Properties on old-style classes actually work?

Steven D'Aprano steven at REMOVE.THIS.cybersource.com.au
Mon May 7 05:12:35 EDT 2007


On Mon, 07 May 2007 10:44:35 +0200, Paul Melis wrote:

> Hello,
> 
> The python library docs read in section 2.1
> (http://docs.python.org/lib/built-in-funcs.html):
> 
> "
> ...
> 
> property(  	[fget[, fset[, fdel[, doc]]]])
>      Return a property attribute for new-style classes (classes that
> derive from object).
> 
> ...
> "
> 
> 
> But in 2.4 at least properties also seem to work for old-style classes:


Unfortunately, they don't -- they seem to work until you try assigning to 
them.

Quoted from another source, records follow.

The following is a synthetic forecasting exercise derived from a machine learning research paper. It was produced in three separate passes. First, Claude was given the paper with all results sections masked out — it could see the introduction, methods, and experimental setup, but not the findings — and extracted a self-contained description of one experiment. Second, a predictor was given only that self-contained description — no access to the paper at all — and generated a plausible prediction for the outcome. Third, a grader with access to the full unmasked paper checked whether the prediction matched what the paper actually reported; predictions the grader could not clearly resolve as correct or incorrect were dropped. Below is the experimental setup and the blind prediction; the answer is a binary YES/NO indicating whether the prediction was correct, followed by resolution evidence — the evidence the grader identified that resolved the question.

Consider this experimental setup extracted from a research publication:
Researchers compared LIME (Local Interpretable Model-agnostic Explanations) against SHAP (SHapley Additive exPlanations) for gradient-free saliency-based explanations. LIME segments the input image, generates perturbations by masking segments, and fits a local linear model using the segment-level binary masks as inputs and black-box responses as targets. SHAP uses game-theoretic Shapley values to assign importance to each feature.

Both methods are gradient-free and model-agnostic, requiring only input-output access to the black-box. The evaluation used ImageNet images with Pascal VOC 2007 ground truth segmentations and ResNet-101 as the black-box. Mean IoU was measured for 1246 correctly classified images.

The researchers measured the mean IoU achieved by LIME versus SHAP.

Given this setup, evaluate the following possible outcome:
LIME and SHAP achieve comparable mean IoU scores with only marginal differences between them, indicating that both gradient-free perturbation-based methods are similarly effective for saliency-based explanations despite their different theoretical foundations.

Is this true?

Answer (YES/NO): NO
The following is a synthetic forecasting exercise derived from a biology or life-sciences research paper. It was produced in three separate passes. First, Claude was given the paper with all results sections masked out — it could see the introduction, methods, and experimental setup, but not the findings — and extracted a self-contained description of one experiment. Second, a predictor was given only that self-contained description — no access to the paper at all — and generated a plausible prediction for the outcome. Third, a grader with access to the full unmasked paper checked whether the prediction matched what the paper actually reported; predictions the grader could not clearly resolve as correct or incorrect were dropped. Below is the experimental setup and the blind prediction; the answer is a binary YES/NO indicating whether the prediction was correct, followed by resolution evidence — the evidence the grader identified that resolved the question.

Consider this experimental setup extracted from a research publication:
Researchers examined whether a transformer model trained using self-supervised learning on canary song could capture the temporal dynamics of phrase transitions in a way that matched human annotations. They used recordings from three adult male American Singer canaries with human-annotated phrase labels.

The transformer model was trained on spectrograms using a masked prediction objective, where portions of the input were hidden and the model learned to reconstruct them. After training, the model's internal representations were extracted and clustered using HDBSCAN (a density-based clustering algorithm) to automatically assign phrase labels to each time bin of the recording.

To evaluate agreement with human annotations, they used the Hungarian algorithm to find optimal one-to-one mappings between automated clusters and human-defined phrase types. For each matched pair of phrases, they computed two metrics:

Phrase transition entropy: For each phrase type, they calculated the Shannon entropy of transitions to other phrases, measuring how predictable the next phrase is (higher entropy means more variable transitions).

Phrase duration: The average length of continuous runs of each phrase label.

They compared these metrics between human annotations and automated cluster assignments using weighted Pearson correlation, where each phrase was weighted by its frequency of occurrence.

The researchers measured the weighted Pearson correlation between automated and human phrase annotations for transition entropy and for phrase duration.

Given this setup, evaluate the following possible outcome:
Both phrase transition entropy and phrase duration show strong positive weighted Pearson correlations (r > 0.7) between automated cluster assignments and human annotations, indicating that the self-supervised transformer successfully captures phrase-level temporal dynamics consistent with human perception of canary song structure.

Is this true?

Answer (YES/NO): YES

Here's the same property implemented with a new-style and old-style 
class:


class New(object):
    def __init__(self, s):
        self._value = s
    def upgetter(self):
        return self._value.upper()
    def upsetter(self, s):
        self._value = s
    value = property(upgetter, upsetter)

class Old:
    def __init__(self, s):
        self._value = s
    def upgetter(self):
        return self._value.upper()
    def upsetter(self, s):
        self._value = s
    value = property(upgetter, upsetter)


Properties work with new-style classes:

>>> obj = New('norwegian blue')
>>> obj.value
'NORWEGIAN BLUE'
>>> obj.value = 'nobody expects the spanish inquisition!'
>>> obj.value
'NOBODY EXPECTS THE SPANISH INQUISITION!'


At first, they seem to work with old-style classes:

>>> obj = Old('norwegian blue')
>>> obj.value
'NORWEGIAN BLUE'

But problems occur once you try assigning to it:

>>> obj.value = 'nobody expects the spanish inquisition!'
>>> obj.value
'nobody expects the spanish inquisition!'

And now it is easy to see why:

>>> obj.__dict__['value']
'nobody expects the spanish inquisition!'
>>> obj.__dict__['_value']
'norwegian blue'

The call to assign obj.value over-rides the property with the raw value, 
and from that moment on, obj.value is no longer a property, but just an 
ordinary instance attribute.


-- 
Steven.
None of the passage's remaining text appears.